» Records from a data source:
▼▼▼

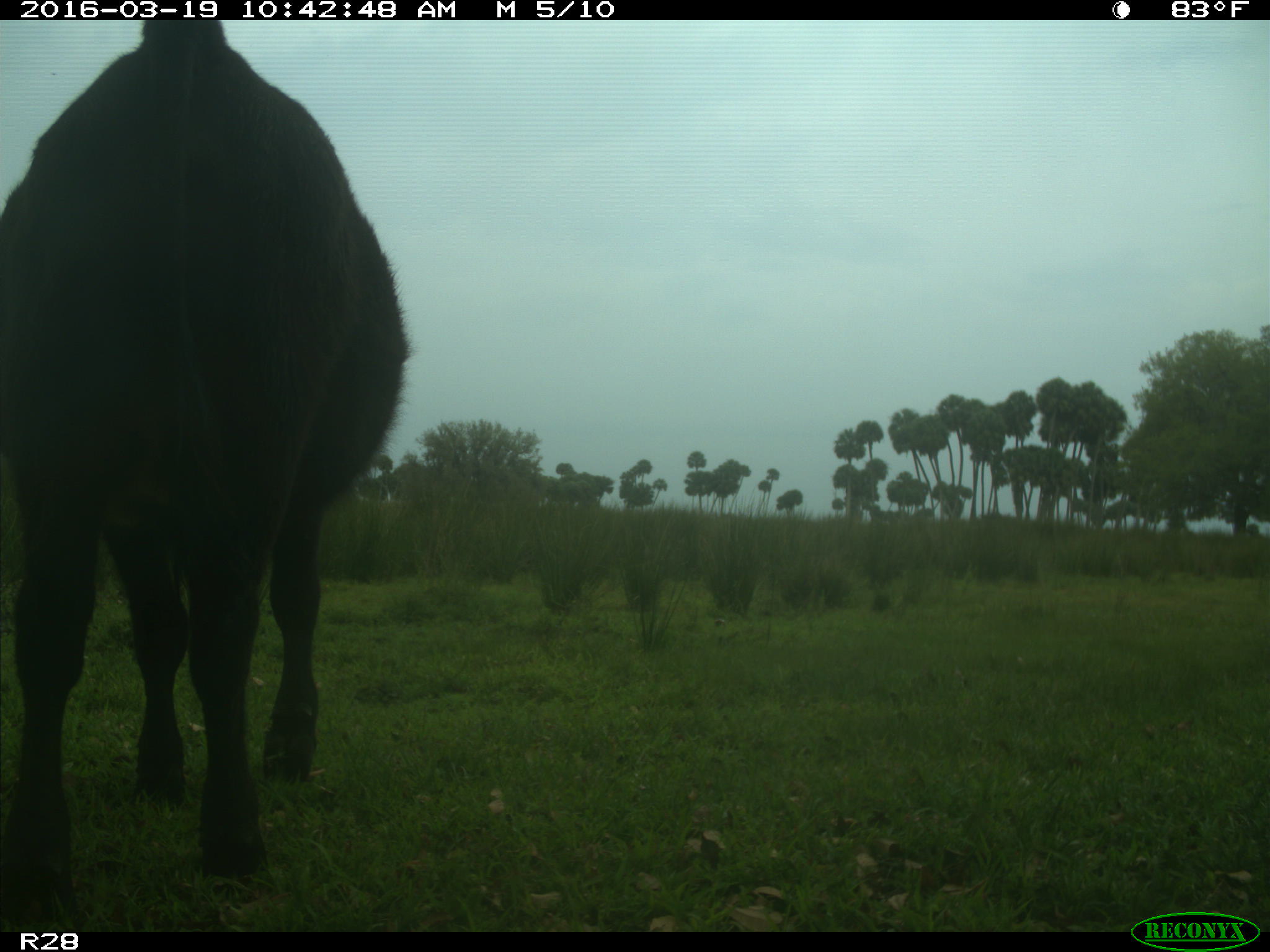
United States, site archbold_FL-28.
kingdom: Animalia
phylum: Chordata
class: Mammalia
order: Artiodactyla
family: Bovidae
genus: Bos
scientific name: Bos taurus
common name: domestic cow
Bos taurus (domestic cow).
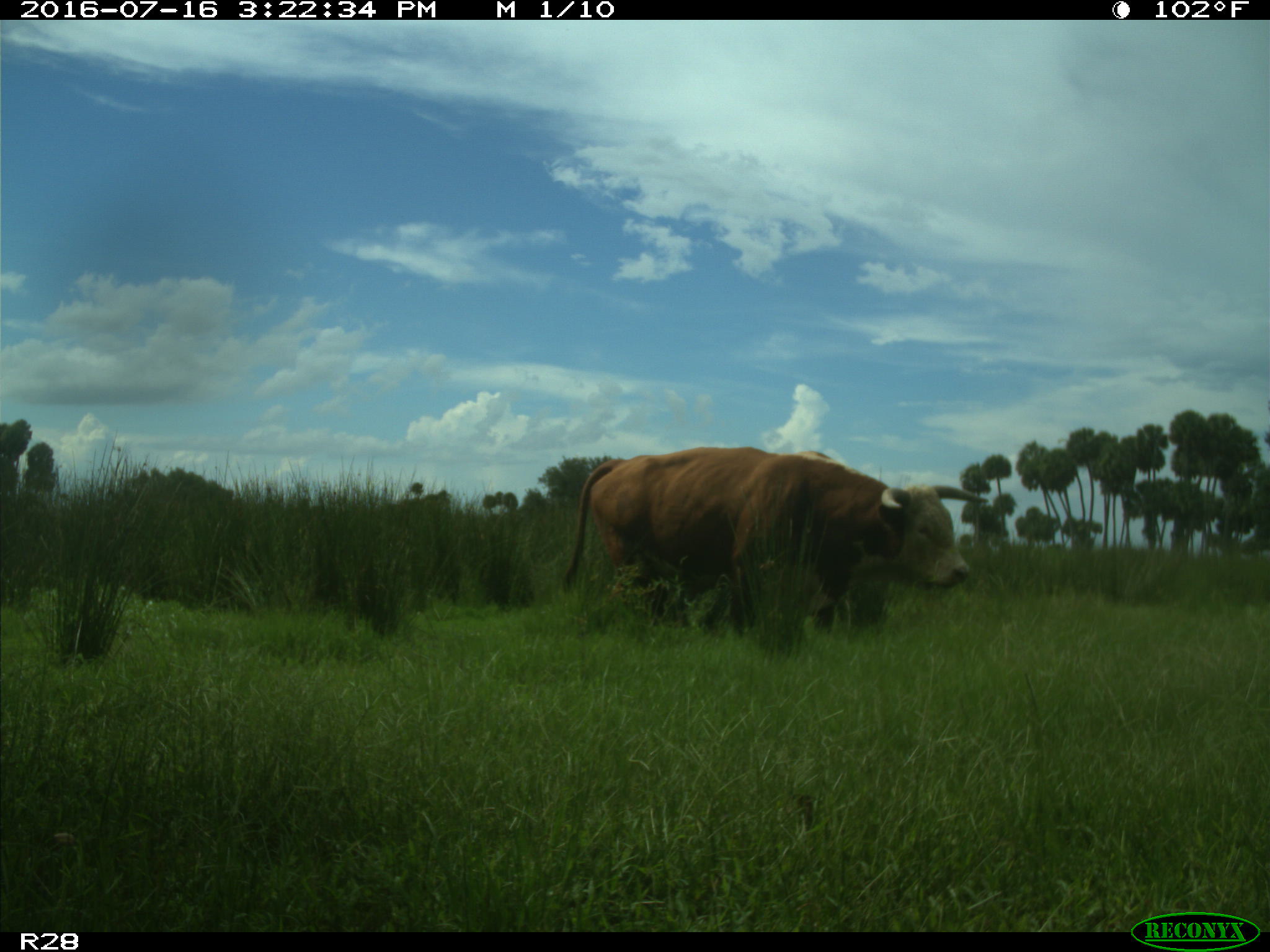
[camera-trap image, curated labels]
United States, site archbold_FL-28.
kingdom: Animalia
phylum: Chordata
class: Mammalia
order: Artiodactyla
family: Bovidae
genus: Bos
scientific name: Bos taurus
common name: domestic cow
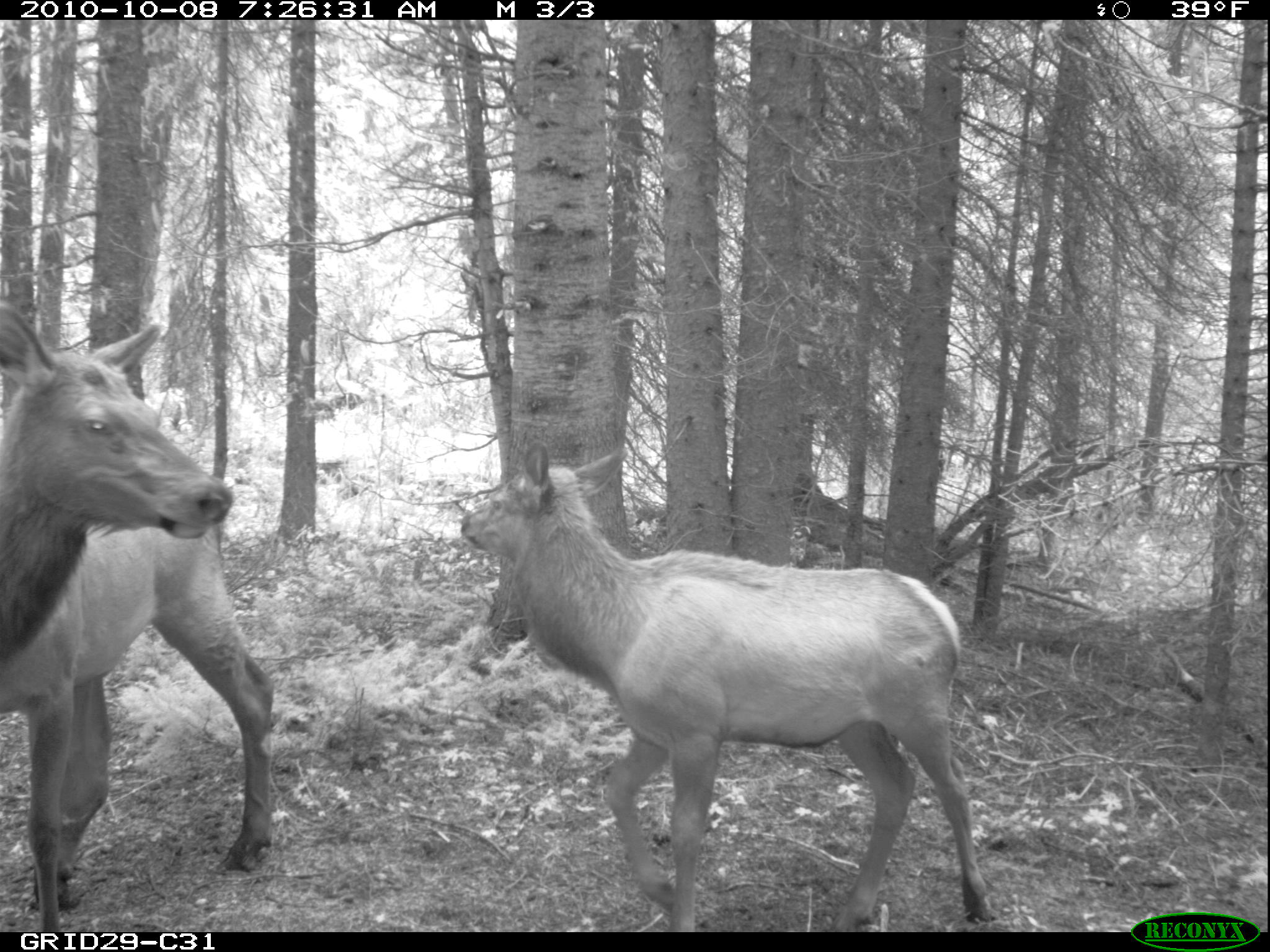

▲▲▲

Each entry above is to be restated exactly, without its images.

» Answer box:
United States, site archbold_FL-28.
kingdom: Animalia
phylum: Chordata
class: Mammalia
order: Artiodactyla
family: Bovidae
genus: Bos
scientific name: Bos taurus
common name: domestic cow
Bos taurus (domestic cow).
[camera-trap image, curated labels]
United States, site archbold_FL-28.
kingdom: Animalia
phylum: Chordata
class: Mammalia
order: Artiodactyla
family: Bovidae
genus: Bos
scientific name: Bos taurus
common name: domestic cow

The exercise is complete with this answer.